9. What Wall Street is thinking
Bearish talk on the Trump agenda from Barron's, which provides Axios AM readers with free links to three pieces behind the paywall:
- "The controversies swirling around the administration could thwart much of the president's agenda, per Randall Forsyth's "Up & Down Wall Street" column: "A flatter [Treasury market] yield curve is a classic sign of reduced market expectations of rising interest rates, inflation, and growth. That is how politics have affected the outlook for policy, the economy, and the markets.
- "Streetwise" column by Kopin Tan: "The same people who urged us to buy stocks in November because Trump will bestow on us big tax cuts and fiscal stimulus now say stocks can rally without Trump. Yes, global growth is healthy, but the rate of change in growth is turning lower in economies from the U.S. to China. ... Things are fine now, but someday the future will arrive."
- "Buffett's Berkshire Could Post Double-Digit Gains: Berkshire Hathaway will excel, Buffett or no Buffett."

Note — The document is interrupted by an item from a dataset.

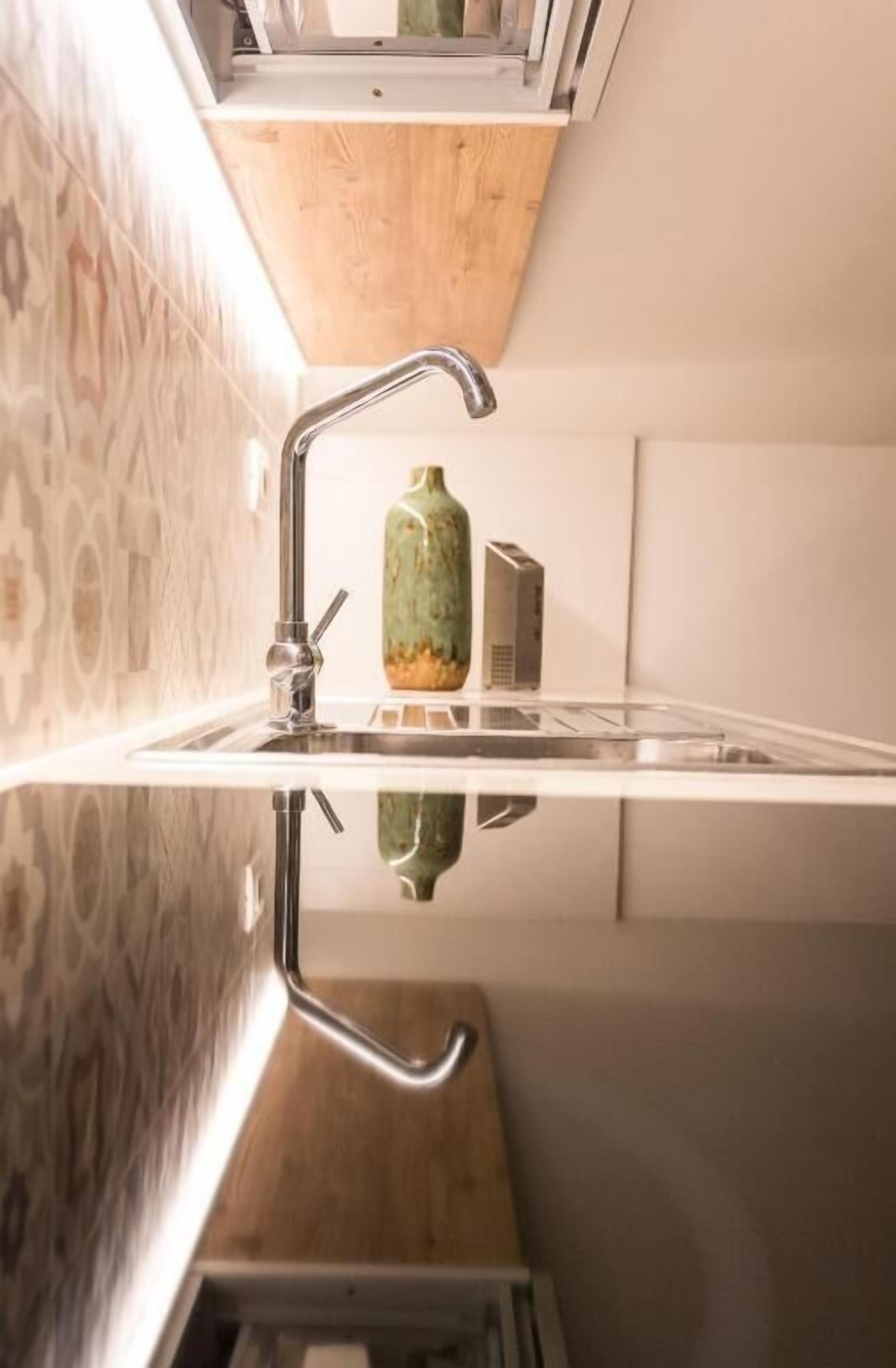 Una cocina con salpicadero reflectante, un grifo de acero inoxidable y un florero verde sobre la encimera.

10. 1 fun thing: Season finale
From the N.Y. Times' Sopan Deb (former Trump campaign chronicler for CBS), "'Saturday Night Live': The Most Memorable Moments This Season":
"Alec Baldwin pursing his lips, squinting his eyes, saying 'Jina.' Melissa McCarthy plowing a podium into a crowd of reporters. Kate McKinnon pivoting from a self-absorbed Hillary Clinton to a deer-in-the-headlights Kellyanne Conway."